Mi rostro lo decía todo: Estaba atrapada en mi propio drama.

Escuché la cerradura, la puerta principal se abrió y se cerró, a mí me entró el pánico. Mojé mi cara y miré por última vez a la mujer del espejo. La odiaba. La odiaba por no arrepentirse, y por no haber hecho más para evitar el conflicto en el que me encontraba ahora.

—¿Andy? —llamó. Él había llegado.

Él. Diego.

Miré amenazante a mi otra yo, y con todo el coraje que pude reunir, le dije:

—Ya no llores, ¿de acuerdo? No seas una niña. Si lloras, se dará cuenta. — ella me miró, totalmente rota y con lágrimas en los ojos. —¡Que ya no llores, carajo!

Asomé la cabeza y lo vi, estaba parado en medio de la habitación, con su abrigo en el brazo derecho y con la otra mano sostenía la maleta. Parecía cansado, abatido y por lo menos seis años más viejo, pero en cuanto me encontró, una sonrisa enorme apareció en su rostro y prácticamente corrió hacia mí.
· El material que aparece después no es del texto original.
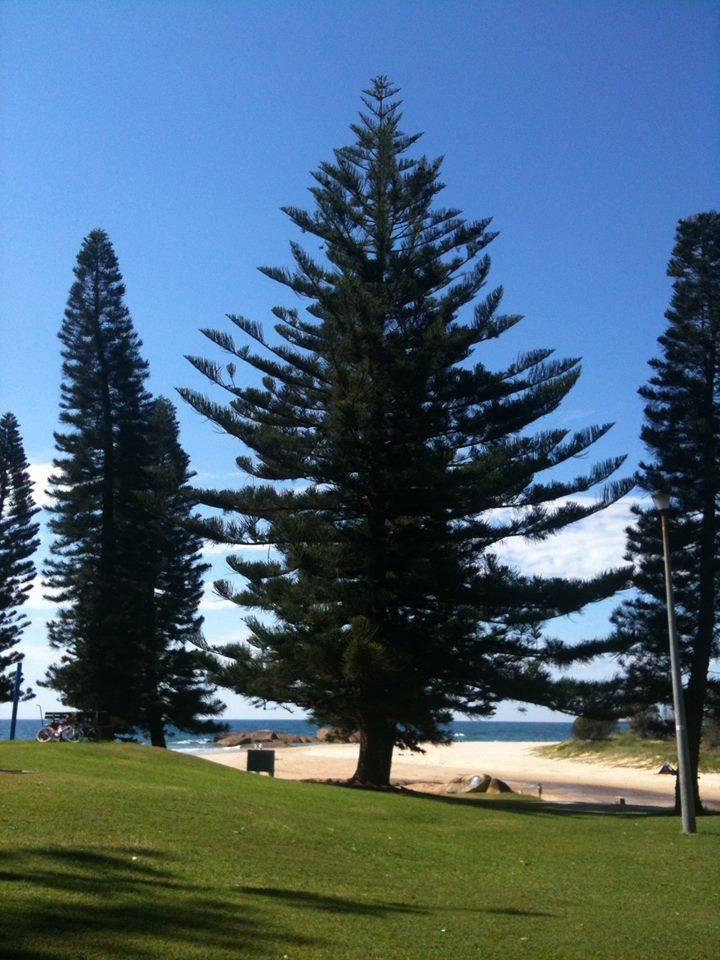 Front beach at South West Rocks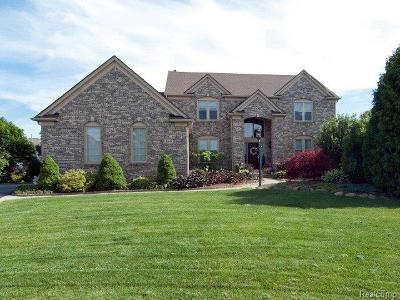 Oakland Twp Single Family Home For Sale: 4640 Chatford Court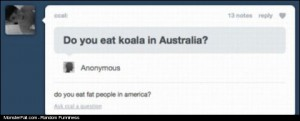 Do you eat koala in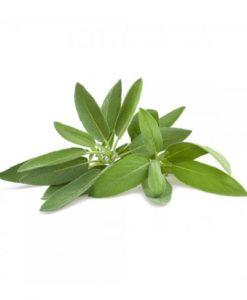 Comprar Salvia en maceta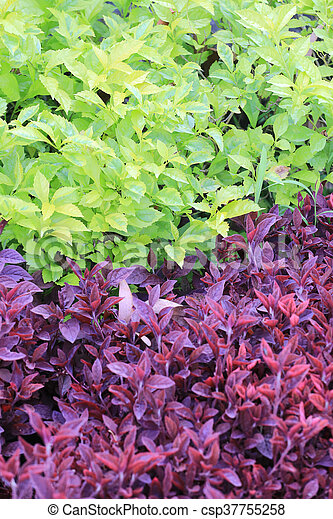 Green And Purple Leaf Tree Of Tropical Garden Green And Purple
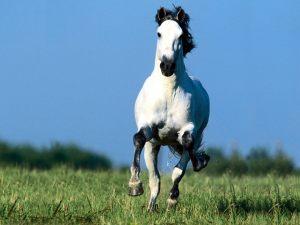 Horse-Wallpaper-horses-4486243-1600-1200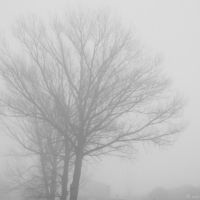 Niebla by NNarcissus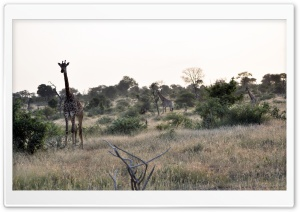 Giraffe HD Wide Wallpaper for Widescreen
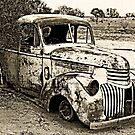 Abandoned Chevrolet by Marilyn Harris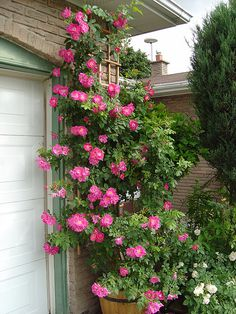 William Baffin roses climbing - a favorite, easy rose.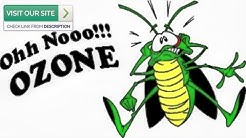 Best Scorpion Control Gold Canyon AZ 2019 (480-493-5028) Ozone Pest Control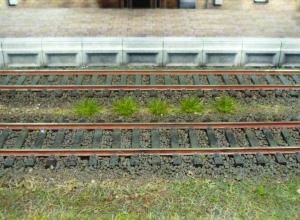 Kępy trawy letniej 5-6 mm, 100 szt.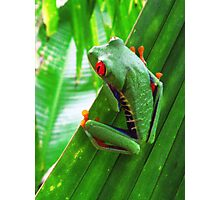 Red-eyed green tree frog Photographic Print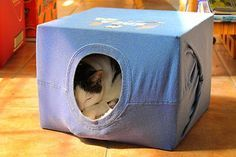 Simple instructions that explain how to make a fun tent out of an old t-shirt and a cardboard box - a great hiding place for your cat!
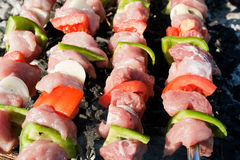 Barbecue with raw meat skewers royalty free stock photos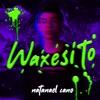 Waxesito - Single, Natanael Cano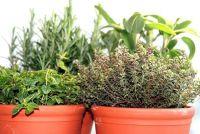 Kruiden planten op het balkon - dus slaagt's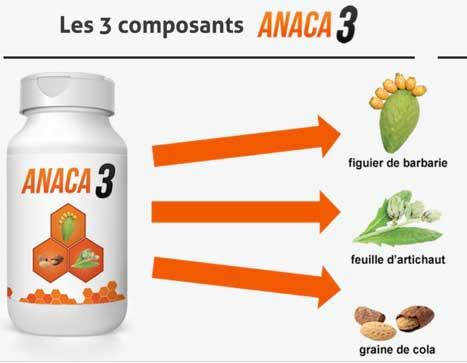 Anaca3 devrait permettre de s'assurer que les niveaux d'énergie ne faiblissent pas ou ne s'épuisent pas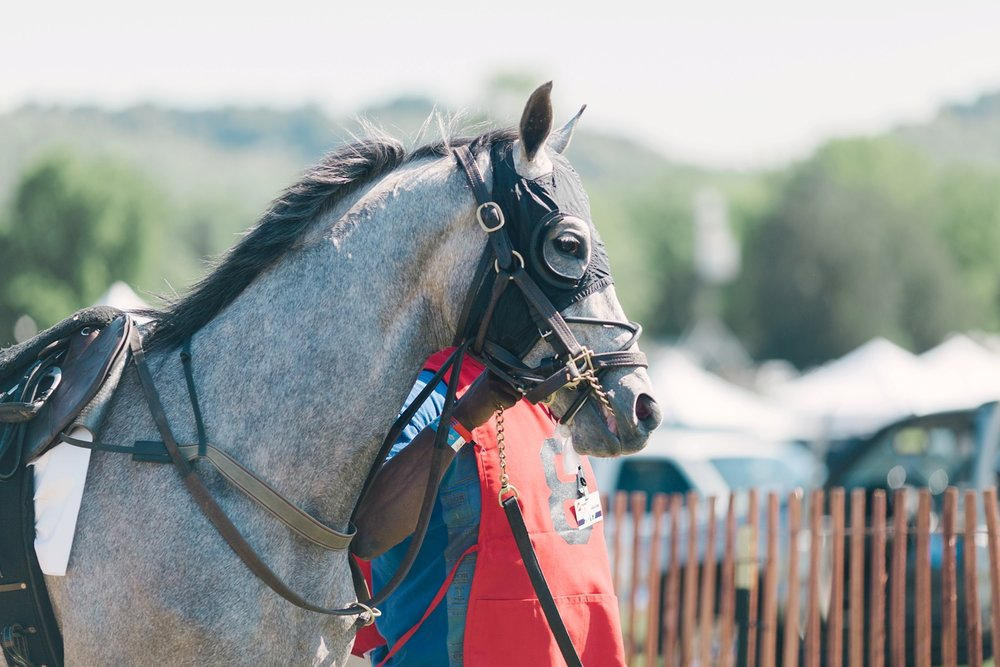 Brentwood-Tennessee-Iroquois-Steeplechase-2017_0033.jpg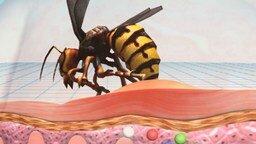Смотреть Самые ядовитые насекомые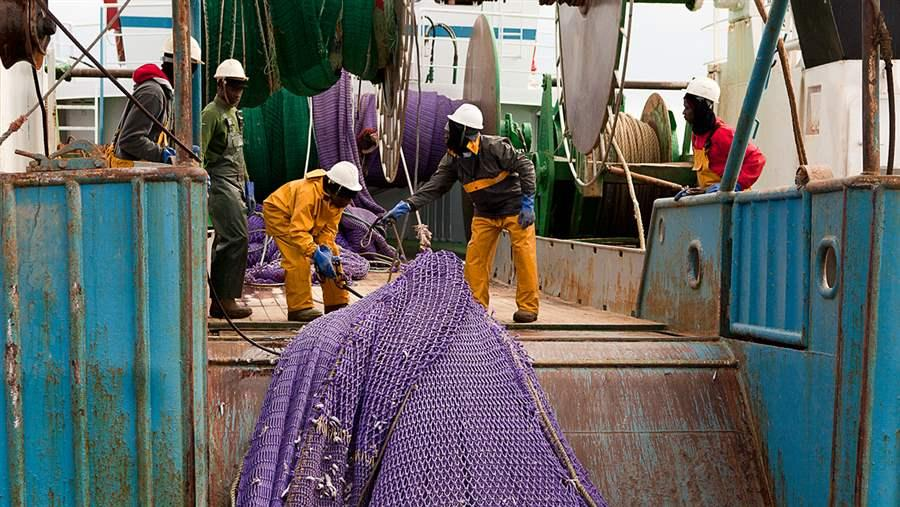 Trawl haul catch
Lo abracé tan fuerte como pude, nuevamente me solté a llorar como la había estado haciendo días atrás. Me fundí en ese abrazo, deseando y anhelando poder quedarme así para siempre.

Alcé la cabeza y lo besé con urgencia.

—No vuelvas a dejarme, por favor.—supliqué, con mi cara completamente hundida en su cuello.
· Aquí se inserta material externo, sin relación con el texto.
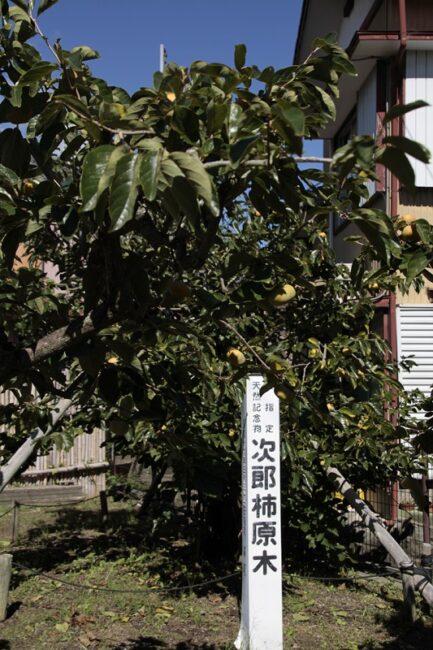 治郎柿の原木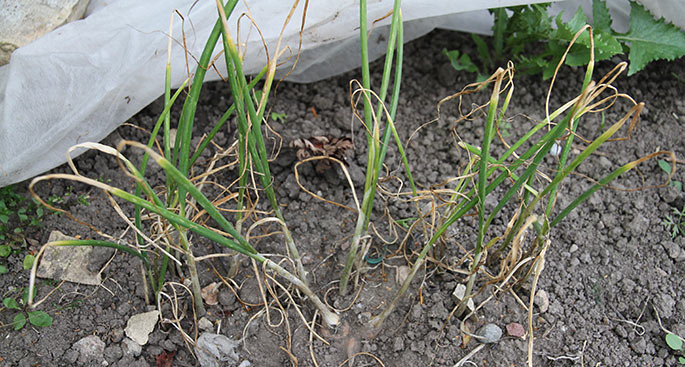 Planterne af de tre satte grå skalotteløg fylder ikke meget.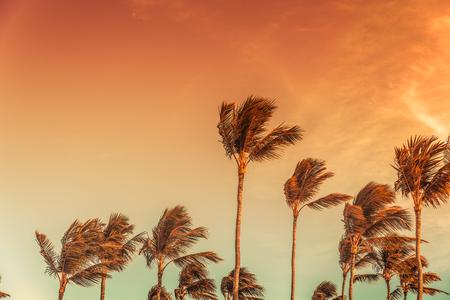 palmier: Palm de tops avec le ciel derri�re le jour venteux, tonique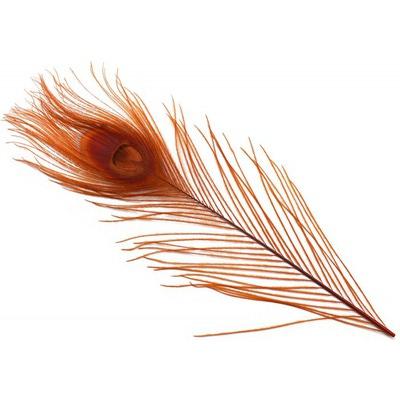 Spirit River 53121 Перо павлина Iridescent Dyed Peacock (фото, вид 4)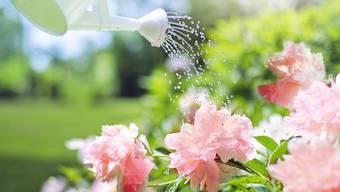 Pflanzen bei hohen Aussentemperaturen richtig zu pflegen, ist keine einfache Sache.
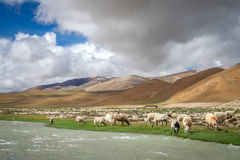 Sheeps by the river. Sheeps and goats grazing on the mountain pasture on the riverbank in the tibetan part of Himalaya mountains Royalty Free Stock Images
—Te he extrañado tanto—Me envolvió en sus brazos con demasiada desesperación.— No me iré, no lo haré. Pero si tengo que irme, tú te irás conmigo.

— Te amo mucho, Diego. Te amo, te amo, te amo.
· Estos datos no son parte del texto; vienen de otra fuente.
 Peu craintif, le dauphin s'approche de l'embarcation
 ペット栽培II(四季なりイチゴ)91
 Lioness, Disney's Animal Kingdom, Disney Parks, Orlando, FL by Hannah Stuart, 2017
—No llores, amor. No llores—susurró y beso mi frente, sus dos manos sujetaron mi cabeza— Ya llegué, estoy aquí y no me moveré, te lo prometo.

El teléfono del apartamento resonó por las paredes.

—Tal vez deba contestar. —Se apresuró.

—No, déjalo sonar.

Mis manos prensaron el cuello de su camisa y me aferré a él, a eso que teníamos. A ese amor.

—Diego, podemos hacerlo.

Él sonrió y sus ojos brillaron, su respiración retomó la tranquilidad. Asintió con lentitud. El teléfono siguió sonando.

— Podemos hacerlo.

— Te amo, Diego. Ya no vamos a pelear, ni a enojarnos por cosas absurdas, ni a separarnos por malos entendidos. Prometo ser honesta contigo y serte fiel y...y

—Nada importa ya, amor. Estaremos bien. Nada puede ya separarnos.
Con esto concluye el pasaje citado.